German handball player (born 1976)

Frank von Behren (born 28 September 1976 in Hille) is a retired German team handball player.

==Club career==
Von Behren played professionally for GWD Minden (1996–2003), VfL Gummersbach (2003–2006), SG Flensburg-Handewitt (2006–2008) and again Minden (2008). He reached the EHF Champions League final in 2007 with Flensburg, where they lost to archrivals THW Kiel.

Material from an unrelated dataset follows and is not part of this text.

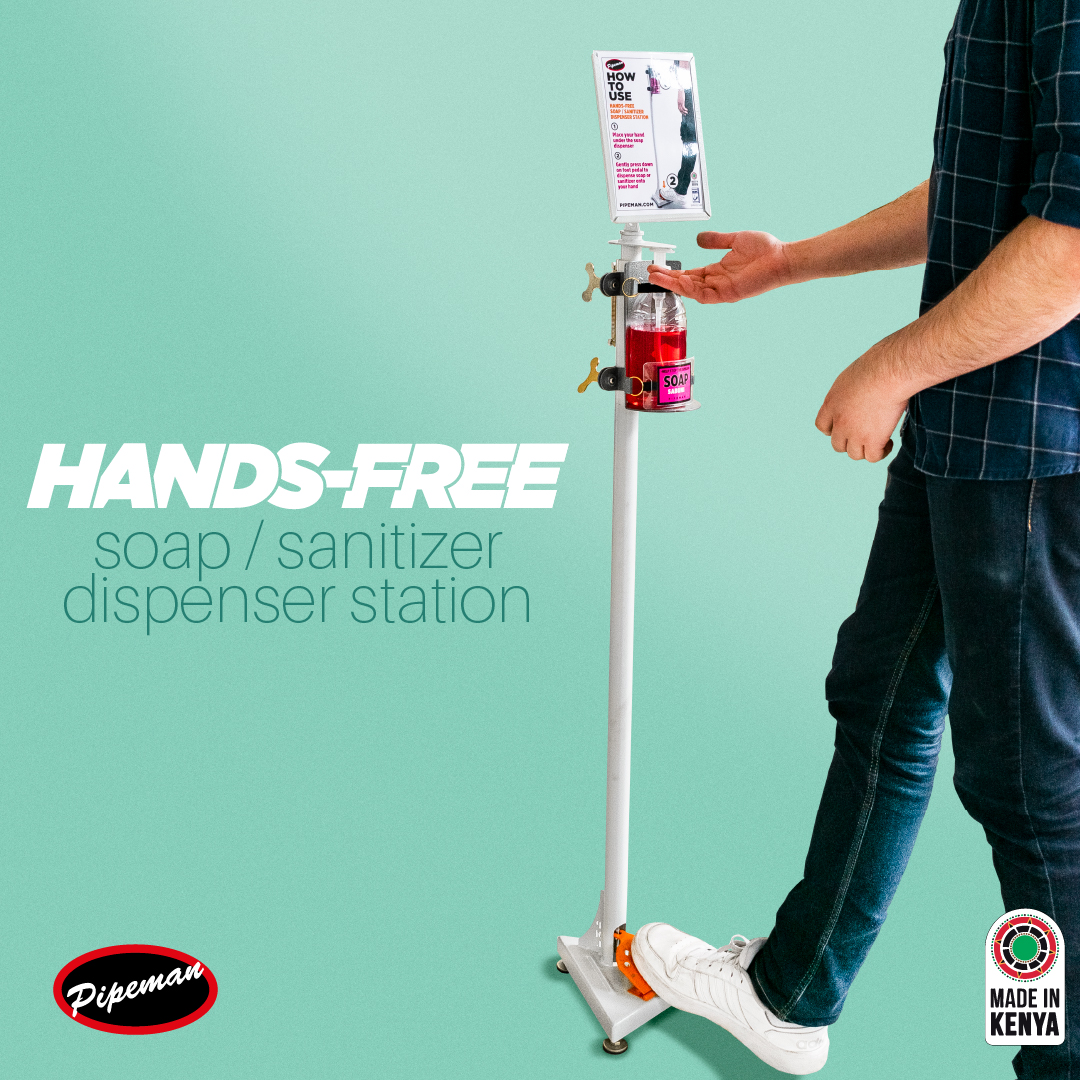 PipeManLtd's tweet photo. Check out our Hands-Free Soap/Sanitizer Dispenser. Each one comes with a 500ml bottle, display sign, made of powder coated steel. Adjustable to accommodate different dispenser bottle sizes. Safe &amp; easy to use.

Sustaining a broken thumb on top of a severe shoulder injury, von Behren ended his playing career on 1 August 2008.

==International career==
On 10 March 1998 von Behren made his international debut for Germany in a match against Sweden in Ellwangen. Until 2008, he played 167 games for the national team, scoring 356 goals. From 2001 to 2003 he captained the German national team.
He received a silver medal at the 2004 Summer Olympics in Athens. Prior to that, he had received a silver medal at the 2002 European championship.

==Personal life==
Von Behren is married and has three children. In 2008 he started studying sport management in Oldenburg.
Von Behren worked as a pundit for Eurosport's German language coverage of the EHF Champions League. As of the 2014–15 season he does the same job for Sky Deutschland.